Parents these days name their babies Jacob or Isabella instead of John or Mary for similar reasons that people decades ago bought cars with tailfins instead of Edsels — because they are fashionable, according to a new UC Davis study.
The newest fashion will be set when Prince William and Kate named their first child, who was born Monday.
However, until then, Hema Yoganarasimhan, an assistant professor and marketing expert in the Graduate School of Management, has reviewed favored baby name cycles since 1940. She compared lists of popular names kept by the Social Security Administration with data on people’s education and whether they worked in or took part in cultural or arts events. Additional data came from the U.S. Census Bureau and the U.S. Bureau of Labor Statistics.
She observed that the so-called “cultured” parents tended to start baby name trends, and then others adopted those names. When the names became popular, the cultured parents were the first to drop usage of those popular names, she said.
“If cultured people live in similar neighborhoods, attend similar cultural events, work in similar environments and overall interact more with each other than with those outside their group, then it is easier for a cultured parent to obtain information on the names that other cultured people have given their children compared to a not-so-cultured parent,” the paper said.

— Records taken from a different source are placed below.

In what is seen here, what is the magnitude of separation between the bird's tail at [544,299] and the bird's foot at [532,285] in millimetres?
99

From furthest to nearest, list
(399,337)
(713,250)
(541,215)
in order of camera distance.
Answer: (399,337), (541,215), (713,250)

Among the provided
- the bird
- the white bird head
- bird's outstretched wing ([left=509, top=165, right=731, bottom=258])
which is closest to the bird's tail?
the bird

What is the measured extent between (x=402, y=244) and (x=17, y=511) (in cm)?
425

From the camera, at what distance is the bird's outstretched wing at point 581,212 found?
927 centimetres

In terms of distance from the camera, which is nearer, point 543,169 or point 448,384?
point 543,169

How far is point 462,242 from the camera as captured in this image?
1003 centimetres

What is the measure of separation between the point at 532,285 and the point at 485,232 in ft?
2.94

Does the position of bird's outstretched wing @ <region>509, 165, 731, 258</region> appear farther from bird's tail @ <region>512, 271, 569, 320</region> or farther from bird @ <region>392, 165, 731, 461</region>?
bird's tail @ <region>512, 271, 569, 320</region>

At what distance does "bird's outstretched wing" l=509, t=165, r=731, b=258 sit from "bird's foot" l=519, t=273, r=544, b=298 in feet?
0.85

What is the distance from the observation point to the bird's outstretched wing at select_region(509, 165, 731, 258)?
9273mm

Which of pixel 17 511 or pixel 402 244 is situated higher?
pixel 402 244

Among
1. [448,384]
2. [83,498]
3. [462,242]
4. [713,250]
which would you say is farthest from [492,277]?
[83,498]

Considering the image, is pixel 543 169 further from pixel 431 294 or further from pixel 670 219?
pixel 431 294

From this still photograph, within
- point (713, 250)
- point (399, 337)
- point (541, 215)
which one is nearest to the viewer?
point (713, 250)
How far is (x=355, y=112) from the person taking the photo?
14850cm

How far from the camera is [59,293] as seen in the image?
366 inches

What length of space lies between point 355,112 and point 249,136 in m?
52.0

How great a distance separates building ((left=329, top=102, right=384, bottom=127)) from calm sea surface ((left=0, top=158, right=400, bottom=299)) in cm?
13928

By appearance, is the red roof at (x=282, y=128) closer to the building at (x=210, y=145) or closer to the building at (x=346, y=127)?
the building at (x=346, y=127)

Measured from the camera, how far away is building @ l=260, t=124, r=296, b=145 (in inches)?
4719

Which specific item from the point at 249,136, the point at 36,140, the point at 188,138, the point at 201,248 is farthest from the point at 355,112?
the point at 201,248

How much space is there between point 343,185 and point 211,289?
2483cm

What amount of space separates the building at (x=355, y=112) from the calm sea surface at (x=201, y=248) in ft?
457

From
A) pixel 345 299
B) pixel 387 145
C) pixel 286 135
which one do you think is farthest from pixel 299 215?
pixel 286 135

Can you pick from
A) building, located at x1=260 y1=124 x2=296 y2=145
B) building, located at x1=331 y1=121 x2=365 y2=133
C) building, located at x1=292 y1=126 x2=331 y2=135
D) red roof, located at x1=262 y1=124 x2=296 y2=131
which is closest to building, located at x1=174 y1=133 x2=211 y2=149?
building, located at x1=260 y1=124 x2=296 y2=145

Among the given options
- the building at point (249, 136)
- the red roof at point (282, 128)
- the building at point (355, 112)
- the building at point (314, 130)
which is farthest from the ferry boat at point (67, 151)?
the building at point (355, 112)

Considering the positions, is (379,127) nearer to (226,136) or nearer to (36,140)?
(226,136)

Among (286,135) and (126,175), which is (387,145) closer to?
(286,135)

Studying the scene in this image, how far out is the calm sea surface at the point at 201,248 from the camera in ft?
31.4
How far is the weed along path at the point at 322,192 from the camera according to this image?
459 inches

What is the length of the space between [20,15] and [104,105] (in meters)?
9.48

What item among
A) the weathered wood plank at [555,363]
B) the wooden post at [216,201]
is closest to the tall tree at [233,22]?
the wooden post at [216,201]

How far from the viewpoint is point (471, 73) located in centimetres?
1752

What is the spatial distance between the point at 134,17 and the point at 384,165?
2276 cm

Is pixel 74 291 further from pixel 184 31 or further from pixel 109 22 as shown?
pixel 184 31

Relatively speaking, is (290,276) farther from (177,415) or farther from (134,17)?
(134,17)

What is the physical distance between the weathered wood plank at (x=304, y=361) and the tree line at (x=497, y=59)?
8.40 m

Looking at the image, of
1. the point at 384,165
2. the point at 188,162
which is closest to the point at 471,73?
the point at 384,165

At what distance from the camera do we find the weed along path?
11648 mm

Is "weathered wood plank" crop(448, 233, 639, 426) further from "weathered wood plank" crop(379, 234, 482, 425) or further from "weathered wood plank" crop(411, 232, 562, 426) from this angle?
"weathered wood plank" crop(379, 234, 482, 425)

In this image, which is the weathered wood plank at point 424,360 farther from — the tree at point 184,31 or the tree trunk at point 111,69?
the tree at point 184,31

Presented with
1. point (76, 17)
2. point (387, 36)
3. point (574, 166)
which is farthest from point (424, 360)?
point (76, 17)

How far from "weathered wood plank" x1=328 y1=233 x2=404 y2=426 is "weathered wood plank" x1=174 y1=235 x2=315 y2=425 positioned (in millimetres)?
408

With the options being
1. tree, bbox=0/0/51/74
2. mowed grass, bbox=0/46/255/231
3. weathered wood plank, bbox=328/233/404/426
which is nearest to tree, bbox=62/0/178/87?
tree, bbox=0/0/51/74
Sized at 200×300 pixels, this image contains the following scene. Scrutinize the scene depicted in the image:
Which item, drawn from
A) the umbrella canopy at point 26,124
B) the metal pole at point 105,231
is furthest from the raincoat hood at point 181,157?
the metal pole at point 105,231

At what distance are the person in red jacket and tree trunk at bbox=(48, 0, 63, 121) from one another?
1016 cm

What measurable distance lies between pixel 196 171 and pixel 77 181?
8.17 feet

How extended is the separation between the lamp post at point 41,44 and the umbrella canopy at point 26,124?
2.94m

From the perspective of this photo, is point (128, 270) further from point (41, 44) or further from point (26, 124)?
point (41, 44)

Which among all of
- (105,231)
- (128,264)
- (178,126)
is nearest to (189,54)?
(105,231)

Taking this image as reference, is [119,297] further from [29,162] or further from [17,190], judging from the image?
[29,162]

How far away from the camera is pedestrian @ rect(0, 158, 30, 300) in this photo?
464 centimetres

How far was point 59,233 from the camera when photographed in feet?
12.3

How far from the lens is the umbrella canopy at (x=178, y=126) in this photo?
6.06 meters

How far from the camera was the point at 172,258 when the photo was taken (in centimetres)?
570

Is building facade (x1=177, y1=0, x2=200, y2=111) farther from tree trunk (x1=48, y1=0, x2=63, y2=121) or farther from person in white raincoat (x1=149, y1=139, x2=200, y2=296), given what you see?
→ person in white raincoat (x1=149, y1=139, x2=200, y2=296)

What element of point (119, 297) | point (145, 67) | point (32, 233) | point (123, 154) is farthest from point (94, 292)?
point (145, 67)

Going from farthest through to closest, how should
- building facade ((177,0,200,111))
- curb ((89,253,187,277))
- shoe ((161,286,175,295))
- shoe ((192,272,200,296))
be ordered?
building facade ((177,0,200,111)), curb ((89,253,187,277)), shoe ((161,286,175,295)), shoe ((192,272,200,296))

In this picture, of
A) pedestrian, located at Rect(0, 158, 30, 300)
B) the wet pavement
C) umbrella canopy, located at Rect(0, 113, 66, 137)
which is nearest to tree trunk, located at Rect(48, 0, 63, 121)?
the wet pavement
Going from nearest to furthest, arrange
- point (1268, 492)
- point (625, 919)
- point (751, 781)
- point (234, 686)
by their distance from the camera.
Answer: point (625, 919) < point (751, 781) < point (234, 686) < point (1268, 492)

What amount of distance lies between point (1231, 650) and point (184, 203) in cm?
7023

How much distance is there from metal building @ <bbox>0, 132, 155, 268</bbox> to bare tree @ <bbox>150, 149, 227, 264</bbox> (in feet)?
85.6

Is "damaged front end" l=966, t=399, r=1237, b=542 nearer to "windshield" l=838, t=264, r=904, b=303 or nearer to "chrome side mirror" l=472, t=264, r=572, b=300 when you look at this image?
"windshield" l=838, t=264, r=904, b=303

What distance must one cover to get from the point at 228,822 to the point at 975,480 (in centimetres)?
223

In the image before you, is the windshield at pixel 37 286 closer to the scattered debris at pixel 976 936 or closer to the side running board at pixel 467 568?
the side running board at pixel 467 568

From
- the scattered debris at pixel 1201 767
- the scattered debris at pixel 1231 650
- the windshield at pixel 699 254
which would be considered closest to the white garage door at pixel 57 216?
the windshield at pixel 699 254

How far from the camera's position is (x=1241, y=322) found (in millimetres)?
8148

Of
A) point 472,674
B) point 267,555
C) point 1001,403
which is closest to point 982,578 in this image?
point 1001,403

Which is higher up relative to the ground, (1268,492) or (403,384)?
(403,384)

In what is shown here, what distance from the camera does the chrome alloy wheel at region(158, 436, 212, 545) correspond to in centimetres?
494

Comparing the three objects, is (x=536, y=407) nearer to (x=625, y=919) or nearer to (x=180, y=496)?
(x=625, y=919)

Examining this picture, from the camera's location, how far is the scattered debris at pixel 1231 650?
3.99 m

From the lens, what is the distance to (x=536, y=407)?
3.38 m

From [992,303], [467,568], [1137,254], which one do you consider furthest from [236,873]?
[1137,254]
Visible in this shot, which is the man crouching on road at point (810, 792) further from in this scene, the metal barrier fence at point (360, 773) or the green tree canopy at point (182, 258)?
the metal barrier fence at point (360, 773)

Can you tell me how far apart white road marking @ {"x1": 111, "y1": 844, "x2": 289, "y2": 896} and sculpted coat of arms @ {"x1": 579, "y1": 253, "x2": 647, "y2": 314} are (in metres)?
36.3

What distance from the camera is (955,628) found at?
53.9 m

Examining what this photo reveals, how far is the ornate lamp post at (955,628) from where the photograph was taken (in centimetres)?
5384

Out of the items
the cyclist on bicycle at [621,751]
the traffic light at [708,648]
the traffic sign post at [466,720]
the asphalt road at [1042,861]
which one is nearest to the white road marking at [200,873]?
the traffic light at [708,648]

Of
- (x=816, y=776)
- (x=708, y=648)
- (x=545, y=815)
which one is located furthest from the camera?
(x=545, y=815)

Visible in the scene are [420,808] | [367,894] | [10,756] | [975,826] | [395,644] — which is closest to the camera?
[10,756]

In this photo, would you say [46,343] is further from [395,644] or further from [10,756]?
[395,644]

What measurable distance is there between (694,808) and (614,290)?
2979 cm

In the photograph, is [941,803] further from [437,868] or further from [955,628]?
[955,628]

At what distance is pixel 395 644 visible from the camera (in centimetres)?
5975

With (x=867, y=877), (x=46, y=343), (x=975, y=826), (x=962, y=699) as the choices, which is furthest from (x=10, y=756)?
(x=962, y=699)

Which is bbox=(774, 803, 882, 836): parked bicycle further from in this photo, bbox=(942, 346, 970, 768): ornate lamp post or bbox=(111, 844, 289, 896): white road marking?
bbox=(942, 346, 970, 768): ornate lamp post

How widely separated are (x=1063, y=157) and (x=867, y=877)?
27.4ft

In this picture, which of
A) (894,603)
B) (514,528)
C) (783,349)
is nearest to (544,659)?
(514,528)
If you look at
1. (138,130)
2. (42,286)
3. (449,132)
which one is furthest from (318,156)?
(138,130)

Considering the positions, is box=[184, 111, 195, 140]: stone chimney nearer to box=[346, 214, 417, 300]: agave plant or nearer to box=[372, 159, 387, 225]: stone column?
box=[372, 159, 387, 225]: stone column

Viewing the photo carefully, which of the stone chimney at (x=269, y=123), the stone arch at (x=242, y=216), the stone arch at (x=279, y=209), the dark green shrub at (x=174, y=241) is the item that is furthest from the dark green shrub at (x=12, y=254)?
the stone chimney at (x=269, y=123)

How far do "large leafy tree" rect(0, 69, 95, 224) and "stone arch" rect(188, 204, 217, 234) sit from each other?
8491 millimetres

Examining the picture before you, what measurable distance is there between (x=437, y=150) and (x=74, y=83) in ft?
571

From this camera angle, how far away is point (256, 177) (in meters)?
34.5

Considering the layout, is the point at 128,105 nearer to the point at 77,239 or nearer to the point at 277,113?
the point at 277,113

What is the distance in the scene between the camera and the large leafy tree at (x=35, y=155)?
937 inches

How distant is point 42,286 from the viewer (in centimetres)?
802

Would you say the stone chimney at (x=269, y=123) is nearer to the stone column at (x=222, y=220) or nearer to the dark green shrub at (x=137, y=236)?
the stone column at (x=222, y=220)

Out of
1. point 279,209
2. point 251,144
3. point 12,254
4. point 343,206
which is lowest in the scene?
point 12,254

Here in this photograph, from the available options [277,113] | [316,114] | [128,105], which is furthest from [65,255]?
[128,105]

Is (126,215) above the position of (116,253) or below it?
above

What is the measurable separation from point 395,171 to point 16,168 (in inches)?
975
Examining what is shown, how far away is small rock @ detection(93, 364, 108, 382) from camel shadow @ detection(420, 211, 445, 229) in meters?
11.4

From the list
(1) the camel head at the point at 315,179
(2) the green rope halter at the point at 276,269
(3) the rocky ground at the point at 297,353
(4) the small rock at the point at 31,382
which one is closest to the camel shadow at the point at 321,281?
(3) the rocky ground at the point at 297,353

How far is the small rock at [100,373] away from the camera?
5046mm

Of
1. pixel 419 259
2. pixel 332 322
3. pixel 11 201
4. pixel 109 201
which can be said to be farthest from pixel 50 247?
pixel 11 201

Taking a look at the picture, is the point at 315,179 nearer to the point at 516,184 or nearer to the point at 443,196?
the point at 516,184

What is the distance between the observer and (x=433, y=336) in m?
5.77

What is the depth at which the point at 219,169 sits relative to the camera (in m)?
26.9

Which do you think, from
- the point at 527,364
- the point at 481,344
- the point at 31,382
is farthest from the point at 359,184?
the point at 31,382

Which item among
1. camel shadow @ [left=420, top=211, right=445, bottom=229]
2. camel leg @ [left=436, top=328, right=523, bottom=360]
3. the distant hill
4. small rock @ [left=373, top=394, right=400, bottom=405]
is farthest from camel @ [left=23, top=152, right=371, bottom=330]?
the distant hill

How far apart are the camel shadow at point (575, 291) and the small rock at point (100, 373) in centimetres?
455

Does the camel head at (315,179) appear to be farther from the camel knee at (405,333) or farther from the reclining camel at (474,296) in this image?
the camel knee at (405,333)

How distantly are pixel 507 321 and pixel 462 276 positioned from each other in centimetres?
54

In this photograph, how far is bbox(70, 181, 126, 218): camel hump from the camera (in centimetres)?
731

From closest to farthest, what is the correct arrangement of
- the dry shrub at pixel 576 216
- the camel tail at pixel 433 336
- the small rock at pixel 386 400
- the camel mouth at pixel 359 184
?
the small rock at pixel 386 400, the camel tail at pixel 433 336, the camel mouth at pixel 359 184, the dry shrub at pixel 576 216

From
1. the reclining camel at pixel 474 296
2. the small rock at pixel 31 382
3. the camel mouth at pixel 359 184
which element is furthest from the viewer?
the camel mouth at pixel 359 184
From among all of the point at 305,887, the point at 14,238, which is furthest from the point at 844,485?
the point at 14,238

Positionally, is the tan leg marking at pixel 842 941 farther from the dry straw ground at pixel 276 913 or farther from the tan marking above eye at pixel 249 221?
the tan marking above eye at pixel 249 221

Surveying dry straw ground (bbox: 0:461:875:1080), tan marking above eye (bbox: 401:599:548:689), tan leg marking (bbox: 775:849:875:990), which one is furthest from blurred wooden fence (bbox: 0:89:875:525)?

Because naming a baby doesn’t cost money, it is a good way to study a cycle of behavior, she said.
“Name choice is one of the few contexts where individual decisions are uninfluenced by supply-side consideration,” Yoganarasimhan said. “Since the choice of a child’s name is one of the more important and conspicuous decisions that parents make, it is likely to be at least as affected by social influences as are other conspicuous decisions.”
Steadily used names such as David, James, Jennifer and Sarah peaked and dipped over many generations. Other names such as Jason and Heather trended upward for only a few years.
“There are no consistent patterns in when a name starts becoming popular or when it starts dropping. In this respect, these cycles resemble stock market and real estate bubbles,” she said.
Past generations named their children for older relatives, chose names from the Bible or picked names with ethnic roots, but in the last few decades, people have been more likely to choose names that signify their place in society.
Wealth and celebrity are not major influences on baby names, she found, nor is religion.
“Even though some biblical names have remained popular (Samuel, Seth) their choice is likely driven by other considerations since many other Biblical names have declined in popularity (Michael, Paul),” the paper said.